Brownsville — Sams Memorial Stadium was filled with Brownsville officials and residents to see Texas Governor Greg Abbott attend a National Day of Prayer celebration.

The National Day of Prayer was created in 1952 and is held the first Thursday of May, when people from different religions and faiths come together, and pray for the United States of America.

“We gather at a time when prayer is needed more than ever,” Abbott said. “Yes, we must pray for our friends, but we must also pray for our enemies.”

Abbott said he has fought for God and fought those who sought to remove God from the public square.

“When those who fought against God to remove the Ten Commandments monument on the Texas Capitol grounds, I fought back,” Abbott said. “I defended the Ten Commandments monument all the way to the United States Supreme Court. We won. That monument still stands today.”

Abbott also talked about a time when he questioned God. A tree fell on him in 1984, causing him to spend the rest of his life in a wheelchair.

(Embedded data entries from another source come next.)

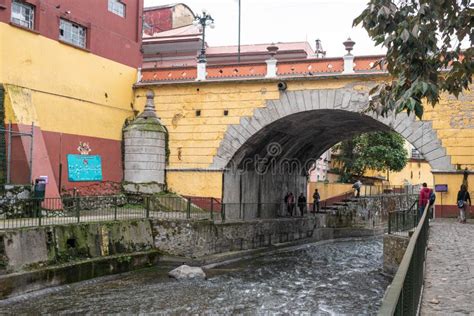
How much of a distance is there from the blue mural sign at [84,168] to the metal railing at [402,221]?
943 centimetres

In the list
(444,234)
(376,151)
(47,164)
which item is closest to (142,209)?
(47,164)

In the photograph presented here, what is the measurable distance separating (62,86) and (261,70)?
6.41 meters

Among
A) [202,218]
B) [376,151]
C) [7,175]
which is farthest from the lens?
[376,151]

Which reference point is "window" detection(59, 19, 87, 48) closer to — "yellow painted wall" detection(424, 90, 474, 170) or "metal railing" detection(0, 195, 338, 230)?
"metal railing" detection(0, 195, 338, 230)

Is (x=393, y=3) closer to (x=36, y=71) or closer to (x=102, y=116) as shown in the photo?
(x=36, y=71)

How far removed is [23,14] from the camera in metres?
15.2

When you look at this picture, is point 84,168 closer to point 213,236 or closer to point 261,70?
point 213,236

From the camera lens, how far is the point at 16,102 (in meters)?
14.5

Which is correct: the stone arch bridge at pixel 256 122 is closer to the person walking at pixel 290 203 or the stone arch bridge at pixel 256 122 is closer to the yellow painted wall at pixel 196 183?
the yellow painted wall at pixel 196 183

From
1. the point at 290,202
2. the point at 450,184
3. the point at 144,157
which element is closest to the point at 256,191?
the point at 290,202

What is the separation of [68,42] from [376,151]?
2038 cm

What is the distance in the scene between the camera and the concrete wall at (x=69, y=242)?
10281mm

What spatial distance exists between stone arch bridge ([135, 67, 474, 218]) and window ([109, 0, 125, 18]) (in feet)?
8.51

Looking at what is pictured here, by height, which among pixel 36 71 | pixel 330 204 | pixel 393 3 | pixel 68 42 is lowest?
pixel 330 204
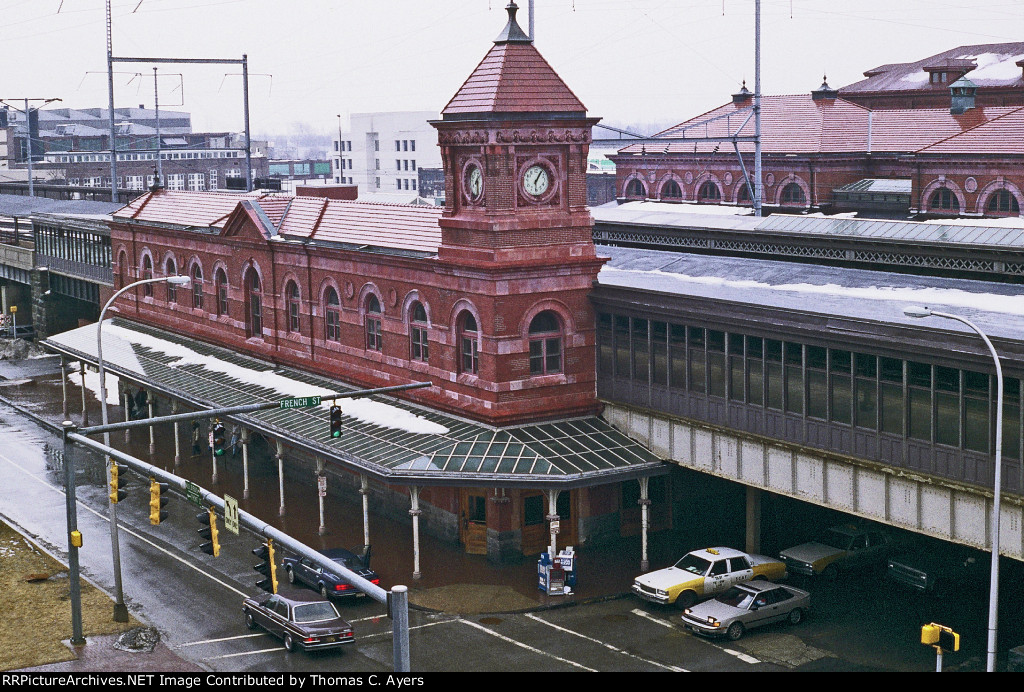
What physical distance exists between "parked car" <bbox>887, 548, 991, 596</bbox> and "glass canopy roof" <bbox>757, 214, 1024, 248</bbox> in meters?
9.50

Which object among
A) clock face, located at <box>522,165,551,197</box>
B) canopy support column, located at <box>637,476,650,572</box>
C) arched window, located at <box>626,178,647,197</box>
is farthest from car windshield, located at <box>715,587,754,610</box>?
arched window, located at <box>626,178,647,197</box>

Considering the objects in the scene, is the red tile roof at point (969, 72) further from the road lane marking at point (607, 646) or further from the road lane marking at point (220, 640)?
the road lane marking at point (220, 640)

“One day I was jogging, and a large tree crashed down onto my back,” Abbott said. “Breaking my back, making me paralyzed, unable to ever walk again.”

Abbott questioned whether he would be able to work or even support his wife, Cecilia.

When Abbott experienced the incident, he questioned God as to why He would let it happen to him.

“But then I felt God’s grace,” Abbott said. “I can see how God had been by my side the whole time. I reached out for God and God reached back, and I felt God’s grasp. God filled me with healing and with hope.”

While there were people in the stadium waiting anxiously to see Abbott, protesters gathered outside the stadium and chanted, “No justice, no peace.” Some were able to get in with the crowd to display posters regarding issues such as Texas Senate Bill 4 and LGBTQ rights.

Tracy Saldivar from Awesome Women in Action was one of the protesters in the group outside the stadium.

“(Abbott) is a hypocrite,” Saldivar said. “He’s praying for our community while he is eliminating resources for disabled children, lunch programs for children, just all kinds of resources for our most vulnerable to society, and then he wants to come pray with us?”